Intracerebral hemorrhage (ICH) is a devastating cerebrovascular associated with inflammation and BBB disruption. Pericytes plays a critical role in neurological diseases, while whether pericytes could be utilized to treat ICH remains to be elucidated. Here, we isolated CD146⁺CD34⁻ pericytes from rat adipose tissues (ADPs). Fluorescence-activated cells maintained their cell morphology and differentiation potential and expressed pericytes markers (CD146, NG2, and PDGFRβ) but not endothelial markers (CD31, CD34, and CD45). ADPs transplantation improved the neuro-behavioral functions in ICH rats and resulted in decreased hematoma volume and neuron loss after ICH. Besides, ADPs graft restrained the infiltration of neutrophils and reactive microgliosis after ICH injury around the peri-hematoma area of rats, as evidenced by increased Iba1- and MPO immunoreactivity. The transplanted pericytes were covered on endothelial cells, and promoted angiogenesis and vascular basement membrane formation in the peri-hematoma area of ICH rats, as shown by double staining of PDGFRβ and CD31/CollagenIV. The decreased brain water content and Evans Blue leakage proved the protective role of ADPs graft on BBB permeability. Finally, transplanted ADPs increased the expression of VE-cadherin, ZO-1, and claudin-5, leading to stable endothelial cell-cell adhesion and tight junction. In conclusion, the transplantation of APDs improved neuronal after ICH, which involved different mechanisms including neuroinflammation regulation and BBB dysfunction recovery. Our results supported that ADPs might be the ideal cell type for ICH therapy and provided insights into the potential cell therapy for further ICH treatment.

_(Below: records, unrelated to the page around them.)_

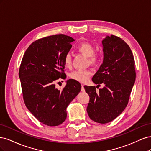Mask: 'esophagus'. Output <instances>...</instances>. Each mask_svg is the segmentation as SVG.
<instances>
[{
	"mask_svg": "<svg viewBox=\"0 0 151 151\" xmlns=\"http://www.w3.org/2000/svg\"><path fill=\"white\" fill-rule=\"evenodd\" d=\"M81 91H82V92H84V91H85V89H84V85H81Z\"/></svg>",
	"mask_w": 151,
	"mask_h": 151,
	"instance_id": "1",
	"label": "esophagus"
}]
</instances>
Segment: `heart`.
Here are the masks:
<instances>
[{"label": "heart", "mask_w": 151, "mask_h": 151, "mask_svg": "<svg viewBox=\"0 0 151 151\" xmlns=\"http://www.w3.org/2000/svg\"><path fill=\"white\" fill-rule=\"evenodd\" d=\"M77 49L84 57L88 58V63L90 65H95L99 62V56L94 53L95 48L93 45L89 42H83L77 46ZM64 65L68 68L72 67V58L69 53L65 55ZM91 74L92 72L89 70H77L71 72L69 76L73 80L85 83L89 80Z\"/></svg>", "instance_id": "1"}]
</instances>
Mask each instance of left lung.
<instances>
[{
	"mask_svg": "<svg viewBox=\"0 0 151 151\" xmlns=\"http://www.w3.org/2000/svg\"><path fill=\"white\" fill-rule=\"evenodd\" d=\"M103 62L92 81L103 88L84 86L89 96L87 112L91 120L107 123L119 116L129 103L135 81V60L131 50L124 41L115 35L102 41ZM97 88V87H96Z\"/></svg>",
	"mask_w": 151,
	"mask_h": 151,
	"instance_id": "8db88e82",
	"label": "left lung"
}]
</instances>
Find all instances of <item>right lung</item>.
<instances>
[{
    "mask_svg": "<svg viewBox=\"0 0 151 151\" xmlns=\"http://www.w3.org/2000/svg\"><path fill=\"white\" fill-rule=\"evenodd\" d=\"M74 41L65 35L37 40L27 48L22 59L19 77L26 106L48 126H58L65 120L66 108L81 91V84L73 79L68 80L62 90L55 84L64 77V57Z\"/></svg>",
    "mask_w": 151,
    "mask_h": 151,
    "instance_id": "add662e5",
    "label": "right lung"
}]
</instances>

脑出血 (ICH) 是一种与炎症和血脑屏障破坏相关的破坏性脑血管疾病。周细胞在神经系统疾病中发挥着至关重要的作用，而周细胞是否可以用于治疗脑出血仍有待阐明。在这里，我们从大鼠脂肪组织（ADP）中分离出 CD146 ⁺ CD34 ^-周细胞。荧光激活的细胞保持其细胞形态和分化潜力，并表达周细胞标记物（CD146、NG2 和 PDGFRβ），但不表达内皮标记物（CD31、CD34 和 CD45）。ADPs 移植改善了 ICH 大鼠的神经行为功能，并减少了 ICH 后的血肿量和神经元损失。此外，ADPs 移植物抑制了大鼠血肿周围区域 ICH 损伤后中性粒细胞的浸润和反应性小胶质细胞增生，Iba1- 和 MPO 免疫反应性增加证明了这一点。PDGFRβ和CD31/CollagenIV双染色显示，移植的周细胞覆盖在内皮细胞上，促进ICH大鼠血肿周围区域的血管生成和血管基底膜形成。脑含水量的降低和伊文思蓝渗漏证明了ADPs移植物对血脑屏障通透性的保护作用。最后，移植的ADP增加了VE-钙粘蛋白、ZO-1和claudin-5的表达，从而导致稳定的内皮细胞-细胞粘附和紧密连接。总之，APDs 移植改善了 ICH 后的神经元，涉及不同的机制，包括神经炎症调节和 BBB 功能障碍恢复。我们的结果支持 ADP 可能是 ICH 治疗的理想细胞类型，并为进一步 ICH 治疗的潜在细胞疗法提供了见解。